Ma anche lo stesso destino di mutazione ci collega, noi che permaniamo ancora sulla terra e il cosmonauta che vive nello spazio e tra poco sulla luna e su Marte. É un destino comune di contaminazioni, di radiazioni, di metamorfosi irreversibili. Ancora una volta preveggente, uomo radar, angelo dal capo girato all’indietro, acrobata in volo, l’artista trasforma gli isotopi che attraversano il suo corpo, i raggi del nucleare, in terribili segni profetici: il corpo organico sottoposto alla scintigrafia emette segnali reattivi che permettono l’elaborazione di un’immagine elettronica. Il corpo da organico s’è fatto immateriale, digitale: questa la profezia (Davide Grassi).

Avvicinarci alla stessa opera d’arte diventa pericoloso; dobbiamo utilizzare strumenti analitici di precisione per accostarci ad essa. Il contatore Geiger, che Gudrun Bielz colloca in un punto preciso dell’ambiente, ci avverte con il suo suono che siamo giunti al confine invalicabile oltre al quale l’esperienza diventa rischiosa: ma chi vuole davvero farsi tutt’uno con l’opera (Rays), ritornare a pareggiare i conti con l’arte, rimettendo la propria vita in gioco, non potrà fermarsi davanti a nulla. L’opera va attraversata.

Al cervello è dedicata l’ultima opera, il Recital dell’artista statunitense Lewis deSoto. Quest’ultima stazione valga come camera di riflessione. Non s'esce da una mostra, senza sentirsi il capo pesante. Seduti al tavolino del caffé il capo pesante appoggerà sulla mano, che lo sosterrà, atteggiando il gesto alla posa inconsapevole del malinconico. Ma nessun languore. Nessuna nostalgia. Questo è il nostro tempo. Questo è già avvenuto. L’ultima opera, un nero disclavier elettronico che suona da solo una composizione, è dedicata precisamente al neurologo giapponese Hideomi Tuge, il quale ha cercato di trovare nel cervello vivisezionato di sua moglie, la pianista Chiyo Asaka-Tuge, la localizzazione del suo talento musicale.
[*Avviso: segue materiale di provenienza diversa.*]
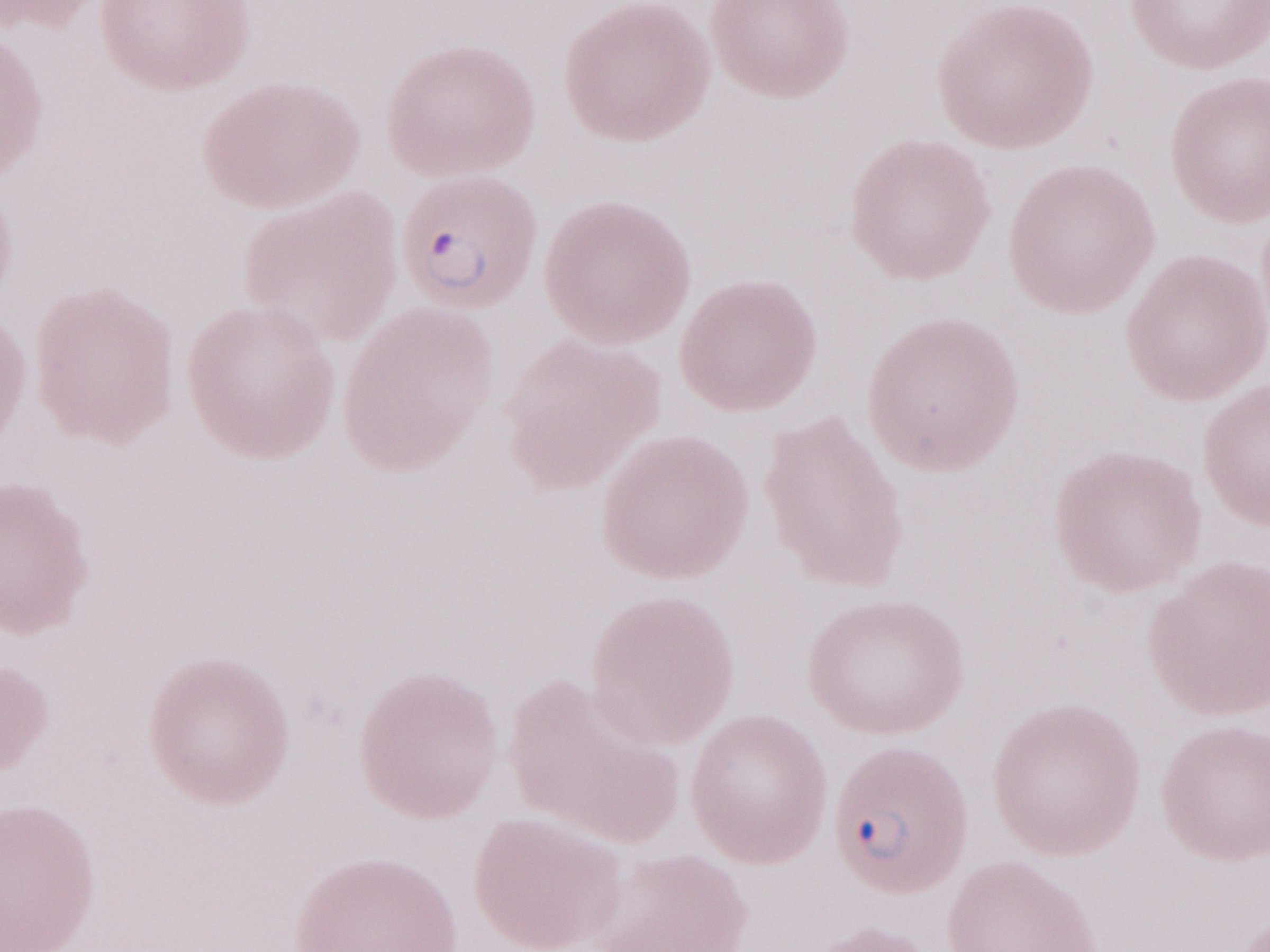

Image is 1270×952 pixels. Thin peripheral-blood smear. May-Grünwald-Giemsa stain. Patient-level malaria diagnosis: positive. Single field of view. Olympus BX43 microscope, Olympus DP73 camera. Magnification: 1,000x.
A noi non interessa sapere quali sono le conclusioni del dottor Tuge, perché siamo convinti, come deSoto stesso, che l’identità dell’individuo dipende da una serie di fattori molto numerosi e in parte imponderabili. Ma ciò che è certo è che all’interno del cervello e della mente, che ne costituisce la specializzazione, che dobbiamo ritrovare l’orbita perduta della MIR. É esso, il cervello, l’ultima frontiera cognitiva da conquistare, l’ultimo territorio da esplorare, il nuovo spazio verso cui mettersi in viaggio, aiutati dall’intelligenza artificiale.